Persistence Query for LevelDB

The LevelDB journal and query plugin is deprecated and it is not advised to build new applications with it. As a replacement we recommend using Pekko Persistence JDBC.

Dependency

To use Persistence Query, you must add the following dependency in your project:

sbt
val PekkoVersion = "1.0.0"
libraryDependencies += "org.apache.pekko" %% "pekko-persistence-query" % PekkoVersion
Maven
<properties>
  <scala.binary.version>2.13</scala.binary.version>
</properties>
<dependencyManagement>
  <dependencies>
    <dependency>
      <groupId>org.apache.pekko</groupId>
      <artifactId>pekko-bom_${scala.binary.version}</artifactId>
      <version>1.0.0</version>
      <type>pom</type>
      <scope>import</scope>
    </dependency>
  </dependencies>
</dependencyManagement>
<dependencies>
  <dependency>
    <groupId>org.apache.pekko</groupId>
    <artifactId>pekko-persistence-query_${scala.binary.version}</artifactId>
  </dependency>
</dependencies>
Gradle
def versions = [
  ScalaBinary: "2.13"
]
dependencies {
  implementation platform("org.apache.pekko:pekko-bom_${versions.ScalaBinary}:1.0.0")
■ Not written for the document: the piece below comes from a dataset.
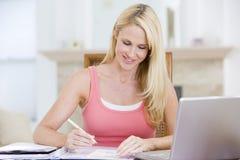 laptop się uśmiechniętym pokoju kobiety Zdjęcie Stock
  implementation "org.apache.pekko:pekko-persistence-query_${versions.ScalaBinary}"
}

This will also add dependency on the pekko-persistence module.

Introduction

This is documentation for the LevelDB implementation of the Persistence Query API. Note that implementations for other journals may have different semantics.

How to get the ReadJournal

The ReadJournal is retrieved via the org.apache.pekko.persistence.query.PersistenceQuery extension:

Scala
sourceimport org.apache.pekko
import pekko.persistence.query.PersistenceQuery
import pekko.persistence.query.journal.leveldb.scaladsl.LeveldbReadJournal

val queries = PersistenceQuery(system).readJournalFor[LeveldbReadJournal](LeveldbReadJournal.Identifier)
Java
sourceLeveldbReadJournal queries =
    PersistenceQuery.get(system)
        .getReadJournalFor(LeveldbReadJournal.class, LeveldbReadJournal.Identifier());

Supported Queries

EventsByPersistenceIdQuery and CurrentEventsByPersistenceIdQuery

eventsByPersistenceId is used for retrieving events for a specific PersistentActor identified by persistenceId.

Scala
sourceval queries = PersistenceQuery(system).readJournalFor[LeveldbReadJournal](LeveldbReadJournal.Identifier)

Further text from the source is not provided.